ジョビンのCD(Mar.2007)

 
 「自分の葬式の時はどんなBGMにしようか」なんて話題になる時があります。
 大体みなさん、お気に入りの「これ」っていう曲があるみたいで「じゃあ俺の葬式の時は○○かけて」なんてすぐに決まる場合が多いようです。まあ、ほとんどの人は「ぱあっと明るい曲にしてみんなガンガンお酒飲んでもらって楽しい葬式にしたいなあ」なんてことを言いますが、人によっては「こういう選曲にして、この曲でぐっと泣いてほしいなあ」なんて自分の葬式なのに演出効果なんてものを考えるという面白いパターンもあります。
 私はこの話題になると自分としては「これ」っていう曲が思いつかなくて「いやー、じゃあどうしようかなあ…」なんていつも困ってしまいます。でも心配なのは「自分の葬式には○○をかけて」と指定しておかないとなんか安っぽいボサノヴァのオムニバスCDとかを流されそうなので、今のうちに決めてしまって誰かに「私が死んだら葬式でこれをかけてね」と伝えておかなければ、とも思います。
 もし生演奏が可能な場所なら「友人のミュージシャン達に何か演奏してもらう」というのもありだとは思いますが、みんな控えめな人達が多いので「林くんの葬式?じゃあ、俺が演奏するよ」って手をあげてくれるかどうかがちょっと心配です。もし生演奏大会ということになれば、誰か是非、太田裕美の「木綿のハンカチーフ」かキャンディーズの「微笑がえし」を演奏してみて下さい。確実に私の妻と娘が泣くと思いますので。
 で、「やっぱりボサノヴァのレコードをかけようよ」ということになれば、出来ればジョアン・ジルベルトじゃなくアントニオ・カルロス・ジョビンのレコードをかけて下さい。その違いは何なのか上手く説明できないのですが、何故か自分の葬式にはジョアンよりもジョビンの方がしっくりくるような気がします。ジョビンのレコードならなんでも良いのですが、どれかひとつだけをずっとリピートにしてかけるというのなら73年の「マチタ・ペレー(米盤のタイトルは『ジョビン』)」にして下さい。このアルバムが流れる自分の葬式ってすごく良いなあって思うんです。もし自分もその葬式に参列出来たら「うわー、良い選曲だなあ」って感心しちゃうはずです。
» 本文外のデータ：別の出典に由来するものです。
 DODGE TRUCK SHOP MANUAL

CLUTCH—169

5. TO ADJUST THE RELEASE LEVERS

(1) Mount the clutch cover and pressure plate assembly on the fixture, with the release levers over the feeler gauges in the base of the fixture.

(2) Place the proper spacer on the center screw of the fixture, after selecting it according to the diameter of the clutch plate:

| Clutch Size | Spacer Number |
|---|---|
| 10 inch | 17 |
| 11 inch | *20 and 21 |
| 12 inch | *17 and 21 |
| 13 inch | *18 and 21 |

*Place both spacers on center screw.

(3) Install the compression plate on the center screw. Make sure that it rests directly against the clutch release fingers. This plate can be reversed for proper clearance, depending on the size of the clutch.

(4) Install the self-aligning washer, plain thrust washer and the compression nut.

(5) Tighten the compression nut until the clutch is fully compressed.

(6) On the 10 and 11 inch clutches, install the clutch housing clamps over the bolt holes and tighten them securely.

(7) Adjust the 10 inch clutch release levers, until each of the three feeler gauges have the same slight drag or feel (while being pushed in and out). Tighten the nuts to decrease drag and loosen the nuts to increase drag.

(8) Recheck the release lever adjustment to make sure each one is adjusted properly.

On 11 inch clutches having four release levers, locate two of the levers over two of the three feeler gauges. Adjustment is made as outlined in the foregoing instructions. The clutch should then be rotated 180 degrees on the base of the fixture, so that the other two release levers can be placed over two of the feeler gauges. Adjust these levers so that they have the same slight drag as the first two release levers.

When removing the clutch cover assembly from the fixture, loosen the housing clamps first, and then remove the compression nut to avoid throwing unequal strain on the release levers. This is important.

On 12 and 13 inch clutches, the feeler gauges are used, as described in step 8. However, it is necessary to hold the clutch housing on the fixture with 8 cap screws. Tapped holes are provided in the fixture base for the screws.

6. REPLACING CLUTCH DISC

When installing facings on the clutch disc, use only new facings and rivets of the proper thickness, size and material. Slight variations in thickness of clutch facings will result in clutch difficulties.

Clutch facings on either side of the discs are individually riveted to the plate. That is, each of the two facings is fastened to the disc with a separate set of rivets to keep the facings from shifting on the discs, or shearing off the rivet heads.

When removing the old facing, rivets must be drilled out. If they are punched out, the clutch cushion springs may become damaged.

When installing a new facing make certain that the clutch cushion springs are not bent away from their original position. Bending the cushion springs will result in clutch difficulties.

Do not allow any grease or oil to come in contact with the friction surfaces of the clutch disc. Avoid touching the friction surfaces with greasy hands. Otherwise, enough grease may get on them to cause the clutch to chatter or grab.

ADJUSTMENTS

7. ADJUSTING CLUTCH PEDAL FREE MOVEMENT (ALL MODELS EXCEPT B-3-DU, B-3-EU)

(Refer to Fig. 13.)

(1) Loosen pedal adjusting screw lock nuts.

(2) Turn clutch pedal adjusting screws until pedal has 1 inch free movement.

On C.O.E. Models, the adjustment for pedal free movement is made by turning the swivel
 ところでそのジョビンのアルバムがやっと日本盤で発売されることになりまして、そのライナーを書きました。その仕事の依頼が来た時は本当に嬉しくて「ああ、こういう作業を細々とずっと続けてきてよかった」と思いました。普通、こういうCDのライナーを書く時、3000字〜4000字で調べる作業も含めると3,4時間で書けてしまうのですが、今回は何度も何度も書き直して1週間くらいかかってしまいました。で、自分の書いたものが内容的に満足できたかというと、「うーん、あれで良かったのかなあ、あまりにも個人的な意見を書き過ぎちゃったかなあ」と多少心配でもあります。

 さらにここ最近、ジョビン仕事が立て続けにありまして、87年にロスでガル・コスタと共演したライブアルバム「リオ・リヴィジテッド」のライナーや、ジョビン生誕80周年を記念したジョビンのヴァーヴとA&M音源からのベスト盤の選曲とライナーもやっています。もし興味がある方は店頭で手にとってみて下さい。

 ちなみに私はどんな文章を書く時も「1行目」というのでお客さんの心をつかむというのを心がけているのですが、今回の3枚はこんな感じです。
 「リオ・リヴィジテッド」:アントニオ・カルロス・ジョビンはたぶん浮気なんかしないタイプだと思います。
 「ジョビンのベスト」:アントニオ・カルロス・ジョビンの代表曲「イパネマの娘」をちょうど聴きながら、みなさんはこれを読んでいると思うのですが、イパネマってどんな場所かご存知でしょうか?
 「ジョビン」:個人的な話で始めてしまって申し訳ないのですが、私がこのアルバムを初めて聴いたのはまだ20才くらいの頃のことでした。